> What is being asked:
Output, word for word, every line from the line with "In what order" through the final line of the data below.

> Dataset rows:
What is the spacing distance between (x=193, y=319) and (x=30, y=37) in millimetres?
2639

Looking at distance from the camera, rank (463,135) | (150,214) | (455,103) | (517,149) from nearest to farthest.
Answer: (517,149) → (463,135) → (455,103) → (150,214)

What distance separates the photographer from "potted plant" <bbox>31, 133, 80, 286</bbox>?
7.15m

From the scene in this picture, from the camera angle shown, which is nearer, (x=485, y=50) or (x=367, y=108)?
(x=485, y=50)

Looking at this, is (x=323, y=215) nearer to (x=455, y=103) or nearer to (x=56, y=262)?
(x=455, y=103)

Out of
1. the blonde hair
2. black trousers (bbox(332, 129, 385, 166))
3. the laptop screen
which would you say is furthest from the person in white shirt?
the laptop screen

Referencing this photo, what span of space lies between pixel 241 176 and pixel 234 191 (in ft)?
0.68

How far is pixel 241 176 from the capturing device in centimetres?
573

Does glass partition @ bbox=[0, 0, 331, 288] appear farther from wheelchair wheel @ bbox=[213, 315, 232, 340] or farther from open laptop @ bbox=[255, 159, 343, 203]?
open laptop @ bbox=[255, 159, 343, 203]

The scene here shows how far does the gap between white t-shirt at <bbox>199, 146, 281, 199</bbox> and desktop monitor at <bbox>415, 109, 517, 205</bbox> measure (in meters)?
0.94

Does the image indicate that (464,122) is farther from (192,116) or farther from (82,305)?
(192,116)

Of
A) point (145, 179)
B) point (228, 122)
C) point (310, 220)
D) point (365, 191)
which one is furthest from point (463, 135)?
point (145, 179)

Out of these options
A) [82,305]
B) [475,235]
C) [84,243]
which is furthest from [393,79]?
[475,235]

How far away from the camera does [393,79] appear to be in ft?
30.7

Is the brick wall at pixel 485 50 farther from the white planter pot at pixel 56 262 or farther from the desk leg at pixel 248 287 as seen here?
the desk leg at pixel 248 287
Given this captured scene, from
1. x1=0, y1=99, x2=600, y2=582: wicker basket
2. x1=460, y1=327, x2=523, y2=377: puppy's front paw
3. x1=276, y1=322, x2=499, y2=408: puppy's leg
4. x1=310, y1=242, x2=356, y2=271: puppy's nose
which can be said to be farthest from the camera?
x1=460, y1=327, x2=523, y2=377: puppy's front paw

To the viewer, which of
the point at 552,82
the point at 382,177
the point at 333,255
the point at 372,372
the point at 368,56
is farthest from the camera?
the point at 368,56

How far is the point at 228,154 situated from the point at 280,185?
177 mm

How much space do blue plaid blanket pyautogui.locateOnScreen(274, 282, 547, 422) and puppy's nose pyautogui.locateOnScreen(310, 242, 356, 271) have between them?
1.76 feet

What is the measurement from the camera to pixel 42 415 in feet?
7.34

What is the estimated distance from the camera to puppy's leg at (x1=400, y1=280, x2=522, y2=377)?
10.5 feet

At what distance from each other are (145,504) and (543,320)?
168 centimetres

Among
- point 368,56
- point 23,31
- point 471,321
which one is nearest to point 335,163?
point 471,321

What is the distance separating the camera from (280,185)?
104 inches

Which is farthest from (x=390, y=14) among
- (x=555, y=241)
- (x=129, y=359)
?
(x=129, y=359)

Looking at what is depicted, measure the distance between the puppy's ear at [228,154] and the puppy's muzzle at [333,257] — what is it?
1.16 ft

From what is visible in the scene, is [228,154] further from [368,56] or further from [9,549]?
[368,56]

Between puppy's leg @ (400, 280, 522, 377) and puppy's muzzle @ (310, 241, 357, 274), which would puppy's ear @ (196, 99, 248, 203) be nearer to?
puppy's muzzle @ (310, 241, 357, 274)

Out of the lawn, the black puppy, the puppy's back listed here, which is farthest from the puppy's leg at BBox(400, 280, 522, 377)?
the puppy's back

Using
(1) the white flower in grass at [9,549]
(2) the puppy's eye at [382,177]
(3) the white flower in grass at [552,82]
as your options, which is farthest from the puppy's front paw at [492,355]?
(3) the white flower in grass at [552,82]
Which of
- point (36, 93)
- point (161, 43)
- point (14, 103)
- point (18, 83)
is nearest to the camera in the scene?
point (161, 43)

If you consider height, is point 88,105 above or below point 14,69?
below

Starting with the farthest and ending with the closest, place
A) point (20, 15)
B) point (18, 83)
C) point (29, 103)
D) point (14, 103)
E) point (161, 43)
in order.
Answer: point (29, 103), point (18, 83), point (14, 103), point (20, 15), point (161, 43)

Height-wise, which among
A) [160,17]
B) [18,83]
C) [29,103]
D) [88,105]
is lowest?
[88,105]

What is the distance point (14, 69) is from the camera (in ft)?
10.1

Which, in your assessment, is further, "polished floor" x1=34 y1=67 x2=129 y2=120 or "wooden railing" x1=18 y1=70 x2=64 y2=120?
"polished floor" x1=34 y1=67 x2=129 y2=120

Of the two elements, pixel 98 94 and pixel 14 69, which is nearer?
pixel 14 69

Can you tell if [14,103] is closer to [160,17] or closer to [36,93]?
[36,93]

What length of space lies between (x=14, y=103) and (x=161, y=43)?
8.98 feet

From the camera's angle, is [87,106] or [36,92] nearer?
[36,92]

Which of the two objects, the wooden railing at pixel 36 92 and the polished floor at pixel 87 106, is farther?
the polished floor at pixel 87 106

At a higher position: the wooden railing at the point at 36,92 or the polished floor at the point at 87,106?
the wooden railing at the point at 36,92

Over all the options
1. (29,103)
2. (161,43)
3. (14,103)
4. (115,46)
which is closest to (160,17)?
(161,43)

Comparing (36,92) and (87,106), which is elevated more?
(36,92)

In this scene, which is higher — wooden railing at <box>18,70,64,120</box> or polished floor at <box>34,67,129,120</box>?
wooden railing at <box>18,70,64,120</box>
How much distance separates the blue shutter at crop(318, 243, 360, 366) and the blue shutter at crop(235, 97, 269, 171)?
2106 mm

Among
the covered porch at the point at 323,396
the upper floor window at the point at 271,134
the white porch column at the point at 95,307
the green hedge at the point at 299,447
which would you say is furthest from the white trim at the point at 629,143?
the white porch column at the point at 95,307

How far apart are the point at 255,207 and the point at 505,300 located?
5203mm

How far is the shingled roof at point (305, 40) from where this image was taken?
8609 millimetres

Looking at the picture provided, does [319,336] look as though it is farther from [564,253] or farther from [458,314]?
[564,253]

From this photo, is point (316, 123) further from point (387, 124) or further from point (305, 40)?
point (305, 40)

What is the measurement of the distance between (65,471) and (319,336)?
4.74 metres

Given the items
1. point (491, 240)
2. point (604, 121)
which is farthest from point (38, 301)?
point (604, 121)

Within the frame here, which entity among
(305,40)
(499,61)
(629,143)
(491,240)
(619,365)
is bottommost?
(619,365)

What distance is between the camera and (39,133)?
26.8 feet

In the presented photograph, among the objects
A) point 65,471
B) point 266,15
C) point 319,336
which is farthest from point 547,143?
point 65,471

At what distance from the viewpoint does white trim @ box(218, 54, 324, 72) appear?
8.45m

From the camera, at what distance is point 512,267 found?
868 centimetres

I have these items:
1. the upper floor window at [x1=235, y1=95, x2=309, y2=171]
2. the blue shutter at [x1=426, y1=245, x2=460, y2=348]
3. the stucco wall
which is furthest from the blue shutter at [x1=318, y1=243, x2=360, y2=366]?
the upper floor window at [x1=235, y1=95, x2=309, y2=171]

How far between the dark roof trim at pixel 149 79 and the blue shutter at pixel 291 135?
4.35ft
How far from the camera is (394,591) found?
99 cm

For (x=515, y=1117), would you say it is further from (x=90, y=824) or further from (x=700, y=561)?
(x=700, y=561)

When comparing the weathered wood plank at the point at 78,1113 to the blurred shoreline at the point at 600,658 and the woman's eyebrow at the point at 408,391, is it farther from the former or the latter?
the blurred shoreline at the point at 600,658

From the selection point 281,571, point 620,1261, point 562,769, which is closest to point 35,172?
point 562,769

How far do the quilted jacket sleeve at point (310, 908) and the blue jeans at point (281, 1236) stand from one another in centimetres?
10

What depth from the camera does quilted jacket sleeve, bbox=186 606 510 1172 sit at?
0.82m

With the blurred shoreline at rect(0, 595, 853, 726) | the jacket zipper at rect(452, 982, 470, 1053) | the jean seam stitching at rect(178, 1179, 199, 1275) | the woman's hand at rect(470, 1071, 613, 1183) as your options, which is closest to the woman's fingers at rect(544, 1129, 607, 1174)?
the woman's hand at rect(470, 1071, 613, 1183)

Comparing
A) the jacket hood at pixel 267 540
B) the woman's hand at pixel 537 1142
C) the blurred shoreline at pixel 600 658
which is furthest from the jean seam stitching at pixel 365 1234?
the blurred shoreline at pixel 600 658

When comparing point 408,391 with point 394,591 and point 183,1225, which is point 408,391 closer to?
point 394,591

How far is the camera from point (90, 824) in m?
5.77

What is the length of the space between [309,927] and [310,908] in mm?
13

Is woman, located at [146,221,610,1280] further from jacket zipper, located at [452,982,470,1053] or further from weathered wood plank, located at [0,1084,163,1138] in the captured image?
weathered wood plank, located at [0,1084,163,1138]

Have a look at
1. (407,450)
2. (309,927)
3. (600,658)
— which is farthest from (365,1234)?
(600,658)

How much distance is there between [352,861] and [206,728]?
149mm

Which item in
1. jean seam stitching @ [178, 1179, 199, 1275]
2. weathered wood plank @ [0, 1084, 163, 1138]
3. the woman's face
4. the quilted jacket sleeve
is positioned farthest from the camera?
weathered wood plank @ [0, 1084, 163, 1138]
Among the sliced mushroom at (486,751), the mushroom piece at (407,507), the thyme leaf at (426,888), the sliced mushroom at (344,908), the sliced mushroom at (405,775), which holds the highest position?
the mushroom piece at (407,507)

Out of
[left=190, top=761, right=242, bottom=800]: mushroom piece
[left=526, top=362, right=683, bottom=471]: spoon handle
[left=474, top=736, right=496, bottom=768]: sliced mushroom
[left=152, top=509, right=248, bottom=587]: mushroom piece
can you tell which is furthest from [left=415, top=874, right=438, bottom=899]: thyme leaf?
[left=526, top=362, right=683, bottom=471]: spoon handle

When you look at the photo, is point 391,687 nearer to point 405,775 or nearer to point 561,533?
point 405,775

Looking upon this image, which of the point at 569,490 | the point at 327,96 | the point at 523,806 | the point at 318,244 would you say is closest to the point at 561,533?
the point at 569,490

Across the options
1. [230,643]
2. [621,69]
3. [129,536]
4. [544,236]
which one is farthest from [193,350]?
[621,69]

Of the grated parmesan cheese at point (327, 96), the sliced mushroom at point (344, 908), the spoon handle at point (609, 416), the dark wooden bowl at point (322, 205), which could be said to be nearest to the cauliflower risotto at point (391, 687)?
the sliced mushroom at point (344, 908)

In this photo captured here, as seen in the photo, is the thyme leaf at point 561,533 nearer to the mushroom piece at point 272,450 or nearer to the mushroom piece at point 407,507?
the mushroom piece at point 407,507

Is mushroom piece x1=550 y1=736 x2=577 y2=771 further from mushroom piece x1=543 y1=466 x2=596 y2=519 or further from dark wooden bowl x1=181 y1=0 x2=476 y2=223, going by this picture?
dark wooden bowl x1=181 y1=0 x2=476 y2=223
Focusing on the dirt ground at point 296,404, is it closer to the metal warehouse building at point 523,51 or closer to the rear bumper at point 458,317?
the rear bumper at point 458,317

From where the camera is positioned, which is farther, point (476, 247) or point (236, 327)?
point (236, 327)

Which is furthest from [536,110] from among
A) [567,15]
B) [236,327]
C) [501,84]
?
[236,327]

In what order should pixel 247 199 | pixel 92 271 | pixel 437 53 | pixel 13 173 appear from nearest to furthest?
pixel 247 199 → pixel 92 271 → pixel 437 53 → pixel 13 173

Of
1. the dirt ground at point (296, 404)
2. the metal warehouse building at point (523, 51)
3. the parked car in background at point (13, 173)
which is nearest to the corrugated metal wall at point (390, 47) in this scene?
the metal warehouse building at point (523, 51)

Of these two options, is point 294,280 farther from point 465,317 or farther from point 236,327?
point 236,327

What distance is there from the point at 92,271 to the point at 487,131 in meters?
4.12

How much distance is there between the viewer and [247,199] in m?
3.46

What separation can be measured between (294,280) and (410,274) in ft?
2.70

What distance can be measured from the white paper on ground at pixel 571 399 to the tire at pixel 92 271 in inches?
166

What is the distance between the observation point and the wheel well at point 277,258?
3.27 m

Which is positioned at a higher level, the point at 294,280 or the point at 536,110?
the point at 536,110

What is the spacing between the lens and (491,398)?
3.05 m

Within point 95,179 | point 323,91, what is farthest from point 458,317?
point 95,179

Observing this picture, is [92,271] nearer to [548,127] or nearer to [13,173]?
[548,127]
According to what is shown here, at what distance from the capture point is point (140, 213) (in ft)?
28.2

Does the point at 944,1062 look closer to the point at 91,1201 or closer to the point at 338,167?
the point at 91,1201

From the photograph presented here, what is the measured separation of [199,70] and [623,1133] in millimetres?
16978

> Written response:
In what order should pixel 247 199 | pixel 92 271 | pixel 437 53 | pixel 13 173 appear from nearest to furthest?
pixel 247 199 → pixel 92 271 → pixel 437 53 → pixel 13 173

Of
1. the dirt ground at point (296, 404)
2. the metal warehouse building at point (523, 51)
3. the parked car in background at point (13, 173)
which is nearest to the corrugated metal wall at point (390, 47) in this scene?
the metal warehouse building at point (523, 51)

Of these two options, is point 294,280 farther from point 465,317 or farther from point 236,327?
point 236,327

What distance is there from the point at 92,271 to the point at 487,131 in meters?
4.12

How much distance is there between the viewer and [247,199] in m?
3.46

What separation can be measured between (294,280) and (410,274) in ft?
2.70

What distance can be measured from the white paper on ground at pixel 571 399 to the tire at pixel 92 271 in inches?
166

What is the distance between the observation point and the wheel well at point 277,258?
3.27 m

Which is positioned at a higher level, the point at 294,280 or the point at 536,110?
the point at 536,110

What is the spacing between the lens and (491,398)?
3.05 m

Within point 95,179 | point 323,91, what is farthest from point 458,317?
point 95,179

Observing this picture, is [92,271] nearer to [548,127] or nearer to [13,173]?
[548,127]
According to what is shown here, at what distance from the capture point is point (140, 213) (in ft)?
28.2

Does the point at 944,1062 look closer to the point at 91,1201 or closer to the point at 338,167?
the point at 91,1201

From the photograph presented here, what is the measured separation of [199,70] and [623,1133] in millimetres?
16978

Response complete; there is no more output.